::: EXTRACTED TEXT

According to its official website, FreeBASIC provides syntax compatibility with programs originally written in Microsoft QuickBASIC (QB). Unlike QuickBASIC, however, FreeBASIC is a command line only compiler, unless users manually install an external integrated development environment (IDE) of their choice.

==Compiler features==
On its backend, FreeBASIC makes use of GNU Binutils in order to produce console and graphical user interface applications. FreeBASIC supports the linking and creation of C static and dynamic libraries and has limited support for C++ libraries. As a result, code compiled in FreeBASIC can be reused in most native development environments.

While not an optimizing compiler, FreeBASIC can optionally transcompile to C to compile with optimizations. FreeBASIC supports inline assembly, multi-threading, and does not use automatic garbage collection.

C style preprocessing, including multiline macros, conditional compiling and file inclusion, is supported. The preprocessor also has access to symbol information and compiler settings, such as the language dialect.

===Syntax===
Initially, FreeBASIC emulated Microsoft QuickBASIC syntax as closely as possible. Beyond that, the language has continued its evolution. As a result, FreeBASIC combines several language dialects for maximum level of compatibility with QuickBASIC and full access to modern features. New features include support for concepts such as objects, operator overloading, function overloading, namespaces and others.

::::::
::: THE DATA

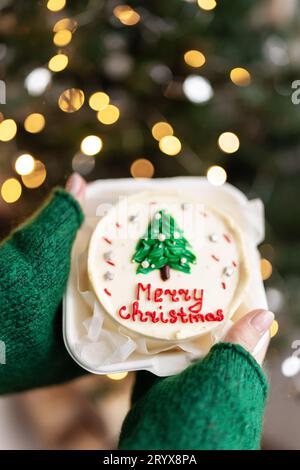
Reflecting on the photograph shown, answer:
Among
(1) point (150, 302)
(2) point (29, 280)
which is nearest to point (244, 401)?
(1) point (150, 302)

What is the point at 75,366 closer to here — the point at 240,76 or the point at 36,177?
the point at 36,177

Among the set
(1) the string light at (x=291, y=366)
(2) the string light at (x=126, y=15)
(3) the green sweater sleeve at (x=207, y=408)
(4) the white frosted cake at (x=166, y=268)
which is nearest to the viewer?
(3) the green sweater sleeve at (x=207, y=408)

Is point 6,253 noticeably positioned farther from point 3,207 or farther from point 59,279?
point 3,207

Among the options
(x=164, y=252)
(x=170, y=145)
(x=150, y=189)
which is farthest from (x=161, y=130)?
(x=164, y=252)

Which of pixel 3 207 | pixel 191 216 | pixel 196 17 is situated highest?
pixel 196 17

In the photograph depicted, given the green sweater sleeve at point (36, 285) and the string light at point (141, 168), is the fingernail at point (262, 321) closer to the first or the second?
the green sweater sleeve at point (36, 285)

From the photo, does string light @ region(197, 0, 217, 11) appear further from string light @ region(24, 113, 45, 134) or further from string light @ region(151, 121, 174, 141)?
string light @ region(24, 113, 45, 134)

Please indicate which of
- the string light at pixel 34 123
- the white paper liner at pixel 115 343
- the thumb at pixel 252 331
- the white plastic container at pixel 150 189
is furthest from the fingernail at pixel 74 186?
the string light at pixel 34 123
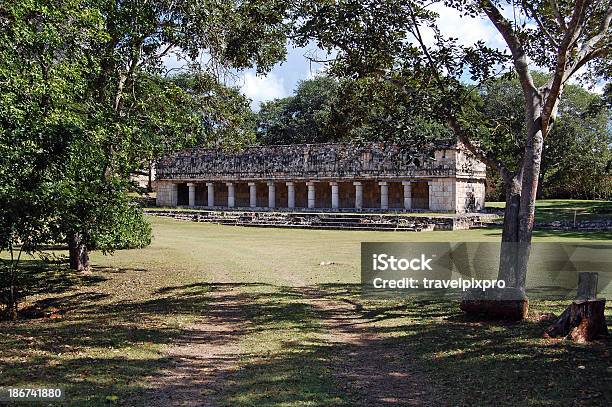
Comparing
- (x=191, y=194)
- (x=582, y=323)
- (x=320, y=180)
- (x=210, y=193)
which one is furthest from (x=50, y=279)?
(x=191, y=194)

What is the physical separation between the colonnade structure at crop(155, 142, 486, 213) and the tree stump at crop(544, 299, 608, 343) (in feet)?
86.4

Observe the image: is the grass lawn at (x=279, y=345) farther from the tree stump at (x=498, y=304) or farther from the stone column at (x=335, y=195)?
the stone column at (x=335, y=195)

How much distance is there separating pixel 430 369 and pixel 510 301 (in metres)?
2.64

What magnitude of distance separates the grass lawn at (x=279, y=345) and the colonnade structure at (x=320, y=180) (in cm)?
2321

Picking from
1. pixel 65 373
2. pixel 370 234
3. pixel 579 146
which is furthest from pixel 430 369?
pixel 579 146

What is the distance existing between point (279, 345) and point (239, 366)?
3.54ft

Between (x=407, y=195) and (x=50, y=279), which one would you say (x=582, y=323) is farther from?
(x=407, y=195)

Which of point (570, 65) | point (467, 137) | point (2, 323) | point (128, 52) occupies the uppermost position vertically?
point (128, 52)

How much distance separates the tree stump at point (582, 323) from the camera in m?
7.10

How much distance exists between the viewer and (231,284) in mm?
12648

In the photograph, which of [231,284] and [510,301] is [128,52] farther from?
[510,301]

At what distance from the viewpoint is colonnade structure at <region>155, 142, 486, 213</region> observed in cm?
3762

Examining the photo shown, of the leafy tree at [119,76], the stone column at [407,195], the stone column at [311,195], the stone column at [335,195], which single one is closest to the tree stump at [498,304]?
the leafy tree at [119,76]

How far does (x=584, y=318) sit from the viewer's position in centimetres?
718
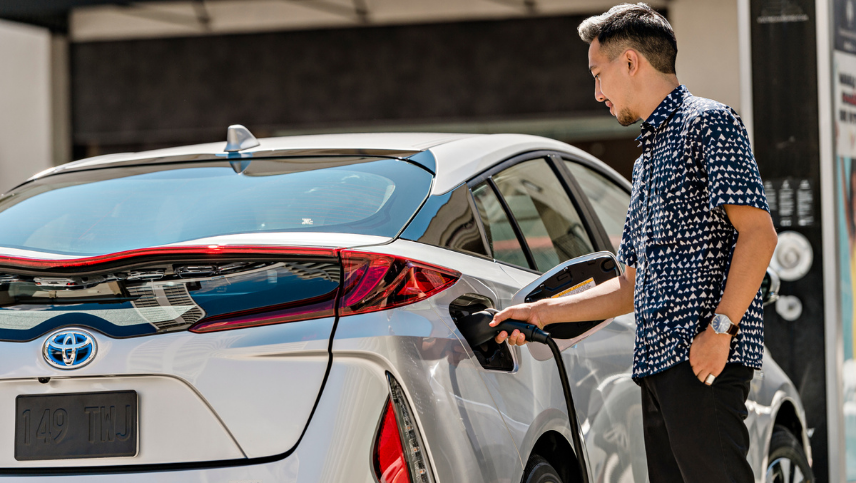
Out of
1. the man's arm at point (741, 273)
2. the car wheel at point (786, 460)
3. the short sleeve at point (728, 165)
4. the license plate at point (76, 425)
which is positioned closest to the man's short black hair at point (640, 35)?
the short sleeve at point (728, 165)

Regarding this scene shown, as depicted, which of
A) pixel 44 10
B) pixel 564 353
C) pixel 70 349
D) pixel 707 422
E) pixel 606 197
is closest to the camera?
pixel 70 349

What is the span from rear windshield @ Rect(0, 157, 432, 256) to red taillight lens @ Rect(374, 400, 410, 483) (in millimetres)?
453

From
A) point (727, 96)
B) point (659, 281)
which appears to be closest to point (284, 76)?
point (727, 96)

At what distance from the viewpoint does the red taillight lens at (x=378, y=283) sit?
6.42ft

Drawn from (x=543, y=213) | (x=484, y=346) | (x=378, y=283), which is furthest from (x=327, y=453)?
(x=543, y=213)

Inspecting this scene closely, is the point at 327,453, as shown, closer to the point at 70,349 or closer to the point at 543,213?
the point at 70,349

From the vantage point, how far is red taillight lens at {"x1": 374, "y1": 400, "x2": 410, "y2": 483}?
1888 mm

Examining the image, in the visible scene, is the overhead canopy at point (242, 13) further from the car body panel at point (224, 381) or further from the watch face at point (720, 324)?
the car body panel at point (224, 381)

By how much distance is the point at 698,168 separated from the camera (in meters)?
2.20

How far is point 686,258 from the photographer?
7.24ft

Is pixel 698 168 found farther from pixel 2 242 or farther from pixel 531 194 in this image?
pixel 2 242

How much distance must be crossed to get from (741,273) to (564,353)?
2.11 ft

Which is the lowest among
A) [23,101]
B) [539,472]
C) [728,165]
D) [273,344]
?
[539,472]

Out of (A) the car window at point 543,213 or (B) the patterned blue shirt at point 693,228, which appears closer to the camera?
A: (B) the patterned blue shirt at point 693,228
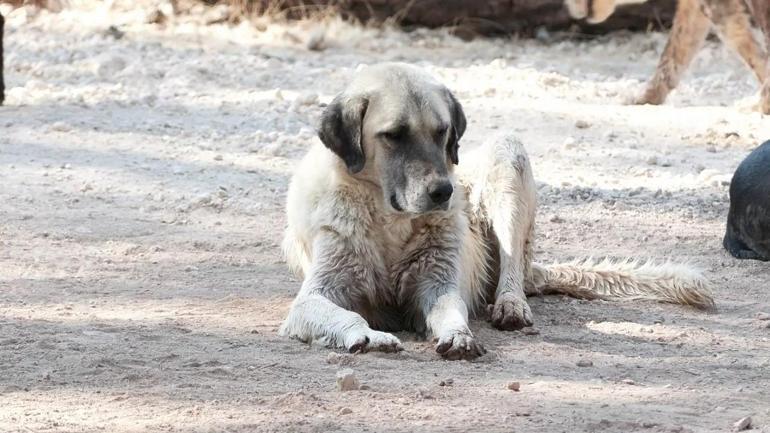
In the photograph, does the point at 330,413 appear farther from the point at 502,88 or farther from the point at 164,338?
the point at 502,88

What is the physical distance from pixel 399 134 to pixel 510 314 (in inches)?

::::::

# [TASKS TO CARRY OUT]
• a. Output the passage of the FreeBASIC article from "While not an" to "namespaces and others.", word for word.
• b. Decide whether each statement agrees with the FreeBASIC article, answering yes or no and quoting the words of the article that settle it: (i) FreeBASIC relies on automatic garbage collection. (ii) FreeBASIC is an optimizing compiler. (iii) The FreeBASIC preprocessor can access compiler settings such as the language dialect.
• c. Write the next part of the FreeBASIC article, continuing after its final sentence.

# [RESPONSES IN ORDER]
• a.
While not an optimizing compiler, FreeBASIC can optionally transcompile to C to compile with optimizations. FreeBASIC supports inline assembly, multi-threading, and does not use automatic garbage collection.

C style preprocessing, including multiline macros, conditional compiling and file inclusion, is supported. The preprocessor also has access to symbol information and compiler settings, such as the language dialect.

===Syntax===
Initially, FreeBASIC emulated Microsoft QuickBASIC syntax as closely as possible. Beyond that, the language has continued its evolution. As a result, FreeBASIC combines several language dialects for maximum level of compatibility with QuickBASIC and full access to modern features. New features include support for concepts such as objects, operator overloading, function overloading, namespaces and others.

• b.
(i) No: "does not use automatic garbage collection."
(ii) No: "While not an optimizing compiler"
(iii) Yes: "The preprocessor also has access to symbol information and compiler settings, such as the language dialect."

• c.
Newline characters indicate the termination of programming statements. A programming statement can be distributed on multiple consecutive lines by using the underscore line continuation char (_), whereas multiple statements may be written on a single line by separating each statement with a colon (:).

Block comments, as well as end-of-line remarks are supported. Full line comments are made with an apostrophe ', while blocks of commented code begin with /' and end with '/.

FreeBASIC is not case-sensitive.

===Graphics library===
FreeBASIC provides built-in, QuickBASIC compatible graphics support through FBgfx, which is automatically included into programs that make a call to the SCREEN command. Its backend defaults to OpenGL on Linux and DirectX on Microsoft Windows. This abstraction makes FBgfx graphics code cross-platform compatible. However, FBgfx is not hardware accelerated.

Users familiar with external graphics utilities such as OpenGL or the Windows API can use them without interfering with the built-in graphics library.

===Language dialects===
As FreeBASIC has evolved, changes have been made that required breaking older-styled syntax. In order to continue supporting programs written using the older syntax, FreeBASIC now supports the following dialects:
- The default dialect (-lang fb as a command-line argument) supports all new compiler features and disallows archaic syntax.
- The FB-lite dialect (-lang fblite) permits use of most new, non-object-oriented features in addition to older-style programming. Implicit variables, suffixes, GOSUB / RETURN, numeric labels and other features are allowed in this dialect.
- The QB dialect (-lang qb) attempts to replicate QuickBASIC behavior and is able to compile many QuickBASIC programs without modification.

==Example code==
Standard programs, such as the "Hello, World!" program are done just as they were in QuickBASIC.

Print "Hello, World!"

sleep:end 'Comment, prevents the program window from closing instantly

FreeBASIC adds to this with support for object-oriented features such as methods, constructors, dynamic memory allocation, properties and temporary allocation.

Type Vector
    Private:
        x As Integer
        y As Integer
    Public:
        Declare Constructor (nX As Integer = 0, nY As Integer = 0)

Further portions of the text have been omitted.